What sets aside a real mystical experience from mere romanticism or wishful thinking is whether or not it changes how you are in the world. Unless a person makes a conscious commitment to hold to the new level of organization such an event prompts, old patterns have a way of creeping in around the edges the same way skin grows over a wound. This struggle is the hallmark of the spiritual path, and author Barbara Rasp describes hers in engaging honesty and simplicity in A Gift of Roses.

Rasp's own journey began as many do - in the wrong direction. The consequences for ignoring the prompts toward her "true" life included increasing feelings of angst and years of pain and debilitation from fibromyalgia. Then one day a friend suggested that her problems lay in the fact that her body, mind, and spirit were out of balance. That her physical discomfort could be in any way connected to the spiritual crises she'd been experiencing had never occurred to her. She gave it consideration, and it changed her life.

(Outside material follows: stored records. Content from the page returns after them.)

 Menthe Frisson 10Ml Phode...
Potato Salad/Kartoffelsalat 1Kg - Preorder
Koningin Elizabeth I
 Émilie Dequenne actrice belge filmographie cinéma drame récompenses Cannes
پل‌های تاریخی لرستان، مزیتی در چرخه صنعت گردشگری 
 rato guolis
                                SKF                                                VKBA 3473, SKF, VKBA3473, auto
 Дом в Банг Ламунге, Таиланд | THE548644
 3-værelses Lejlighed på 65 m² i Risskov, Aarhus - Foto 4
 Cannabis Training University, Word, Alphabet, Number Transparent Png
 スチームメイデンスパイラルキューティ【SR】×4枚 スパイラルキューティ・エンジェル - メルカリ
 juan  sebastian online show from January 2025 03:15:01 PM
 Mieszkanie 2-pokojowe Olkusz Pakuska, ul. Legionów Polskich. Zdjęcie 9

The challenge for Rasp was not having context for many of the experiences and visions she'd been having. No matter how intense these were at the time, when they passed, doubt returned. Then Rasp began doing some automatic writing. At first all that came were scribbles and doodles. But she kept at it. Over a period of months first words, then phrases, began to come. She then began to hear the words in her mind and wrote what she heard. Soon material came faster and faster. Eventually, through inspired writing, the key messengers identified themselves as Mother Mary (who always announced herself with roses in some fashion) and Jesus. Rasp confesses her skepticism, for she no longer felt much connection to Christianity, or to any spiritual practice. While her heart believed what was happening, her mind denied it, and she "bounced back and forth between delight and distress."

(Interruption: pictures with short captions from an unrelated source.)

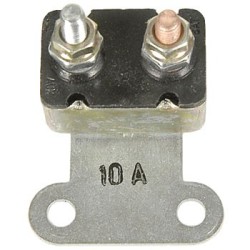 Rally Sport Circuit Breaker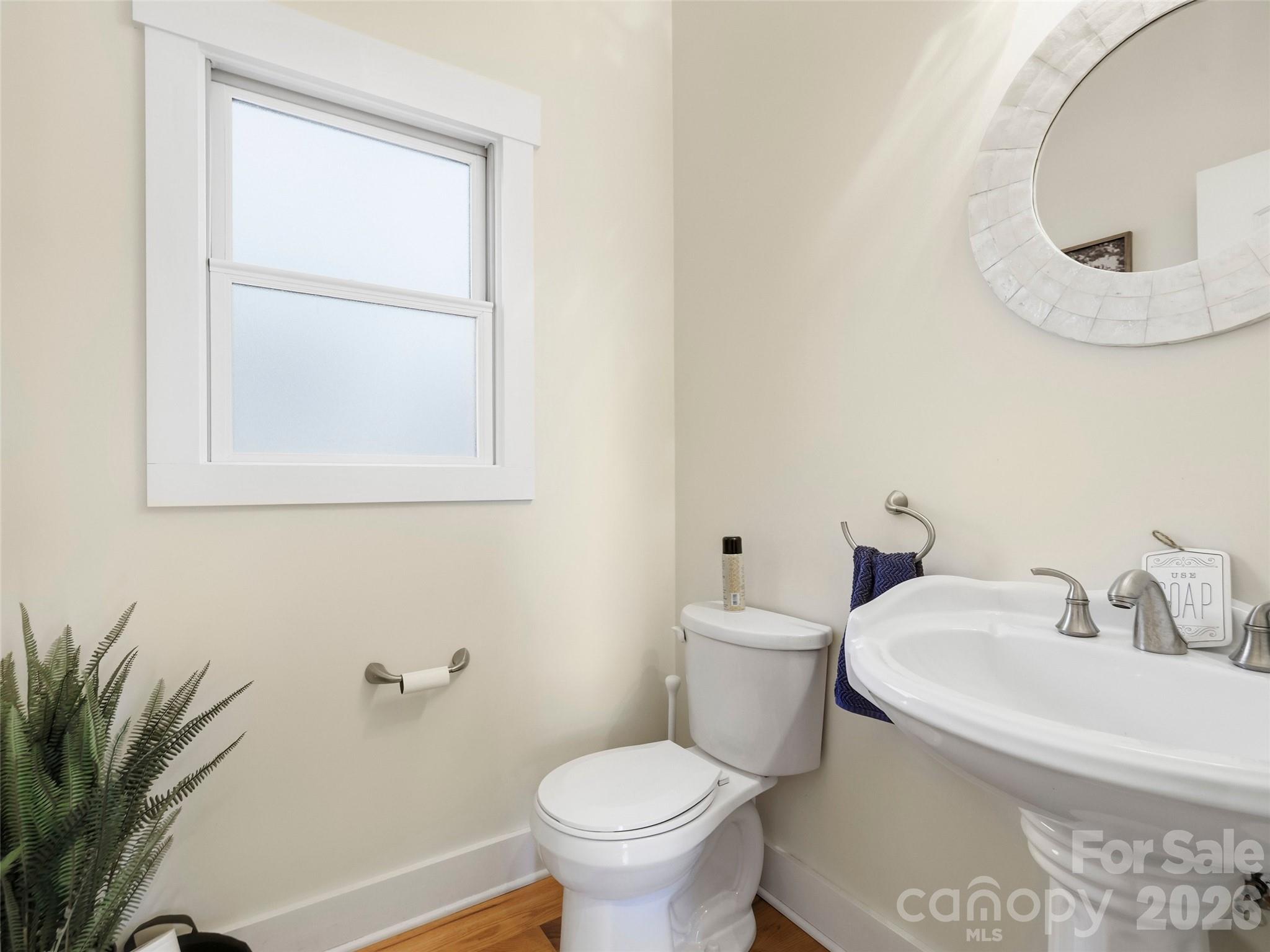 High Vista - Residential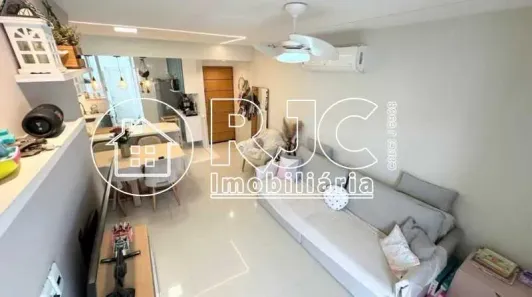 Cobertura com 3 Quartos à venda, 162m² no Vila Isabel, Rio de Janeiro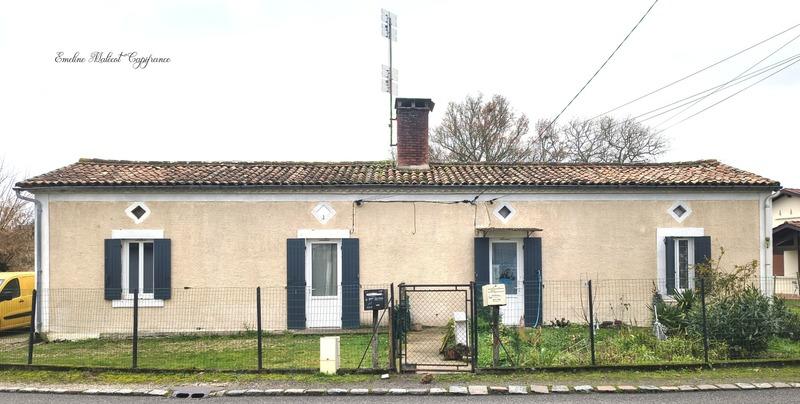 Maison - 185 m² - 8 pièces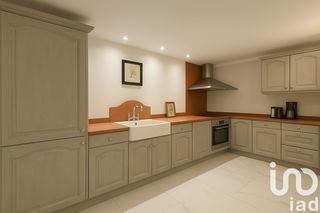  Appartement � vendre 3 pi�ces 118 m�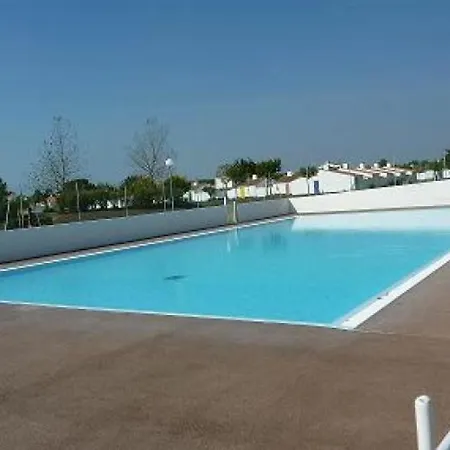Maison Bretignolles-sur-mer, 3 Pieces, 5 Personnes - Fr-1-231-99
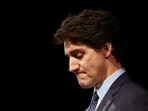 Canada's PM Justin Trudeau recently resigned after months of political crisis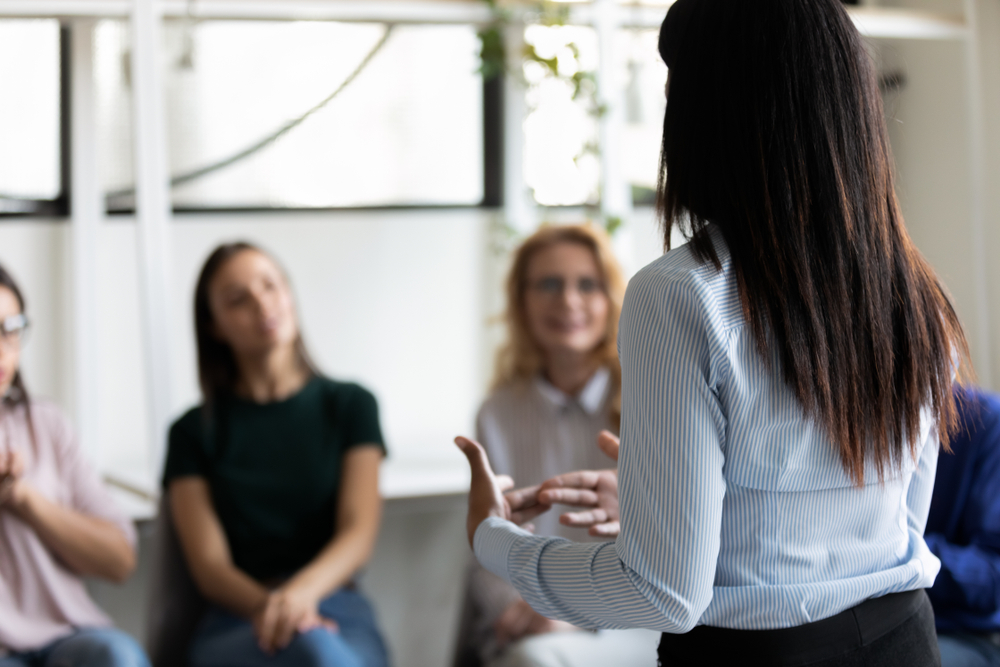 Benefits Of Joining Training Companies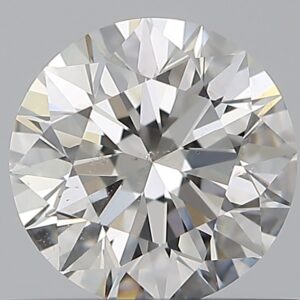 0.7 CT ROUND
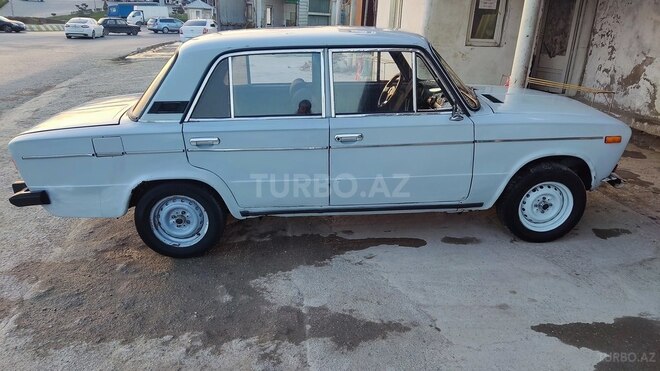 LADA (VAZ) 2106 1987, 95,000 km - 1.3 l - Bakı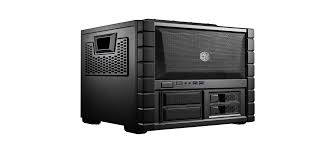Cooler Master Haf Xb Case The Ultimate Pc Test Bench Pc Gamer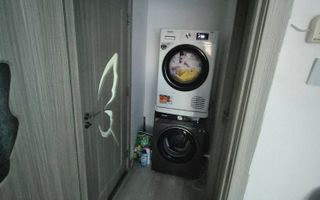 Apartament 3 camere, Podu Roș, modernizat și mobilat - Poză 6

Interwoven with Rasp's personal story are bits and pieces of her channeled material. From the need for the return of the divine feminine energy, to the idea that man needs to make a shift from his individual consciousness to that of a global, or Gaia, consciousness, the material includes much that is provocative.

Though Rasp's clean prose aims for the heart, she does not insult the mind. She carries the reader along in an unaffected way that allows them to connect to what she says without compromising themselves. Over and over, she stresses the need for personal responsibility. It is only when she took it, and learned to look at things from a soul level, she says, that she saw "with utter clarity…all there really is, is me…I can no longer look outside of myself for answers because, if I do, I will not grow as a soul; I will only repeat patterns."

This sweet and gentle book is a useful primer for anyone locked in the struggle to bring faith (no matter what "brand") and life together.